### Task details
Repeat the records word for word, starting with the one that contains "Halloween Face Mask Transparent Background" and stopping after the one that contains "Takanawa Hanakohro - in". Leave the pictures out of your answer.

### Provided information
◇ ◇ ◇

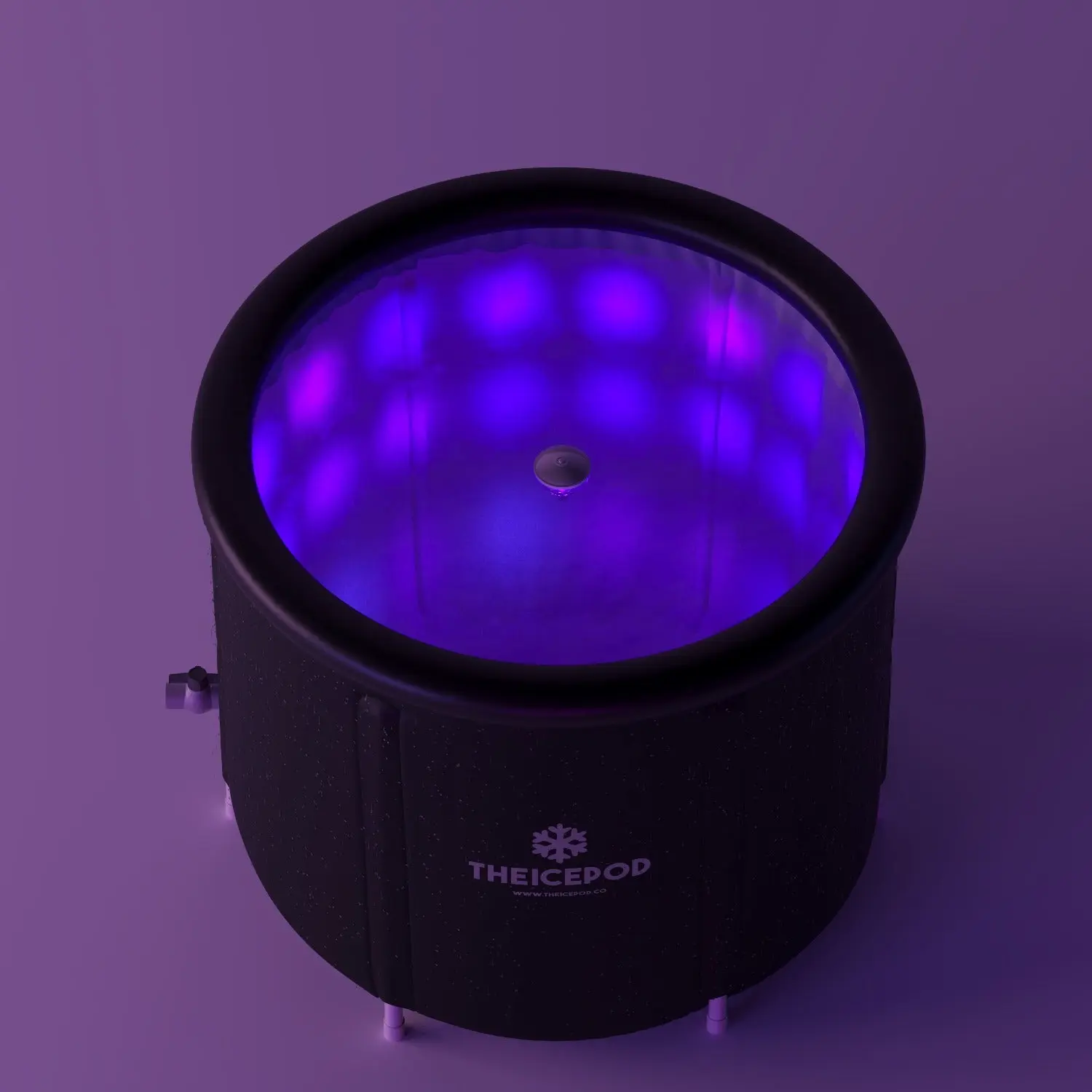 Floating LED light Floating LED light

◇ ◇ ◇

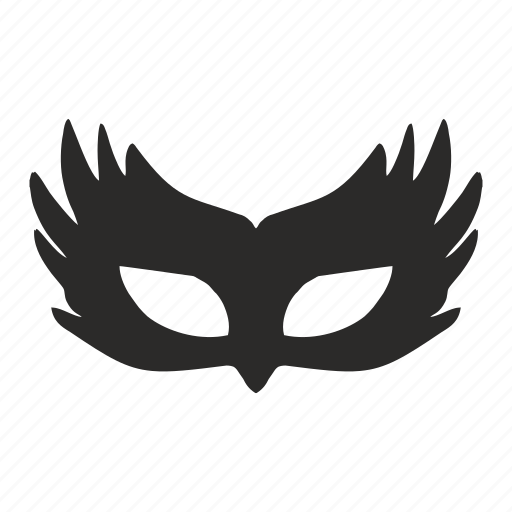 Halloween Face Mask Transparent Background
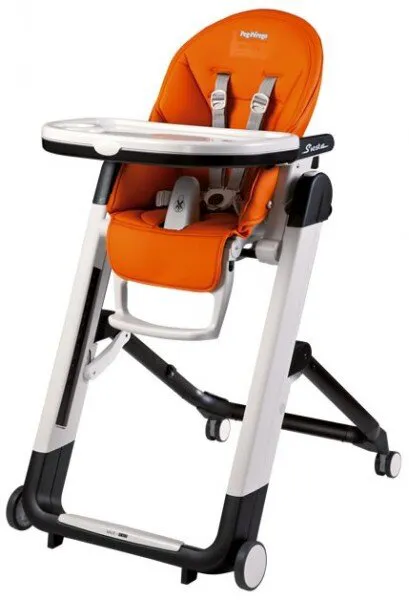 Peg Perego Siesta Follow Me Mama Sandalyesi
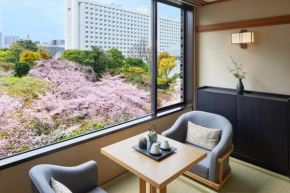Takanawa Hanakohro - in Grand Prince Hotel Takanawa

◇ ◇ ◇

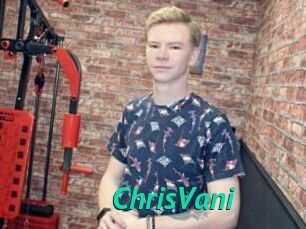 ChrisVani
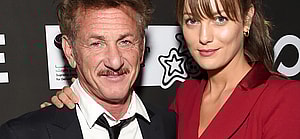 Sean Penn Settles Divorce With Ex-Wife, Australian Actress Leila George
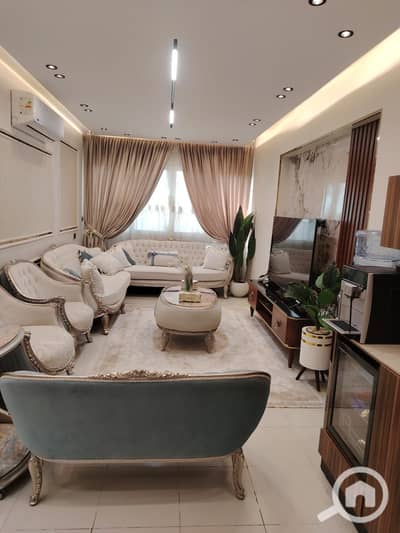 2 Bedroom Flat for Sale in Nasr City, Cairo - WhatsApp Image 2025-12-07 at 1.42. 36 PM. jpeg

◇ ◇ ◇

### Response to this task
 Halloween Face Mask Transparent Background
 Peg Perego Siesta Follow Me Mama Sandalyesi
Takanawa Hanakohro - in Grand Prince Hotel Takanawa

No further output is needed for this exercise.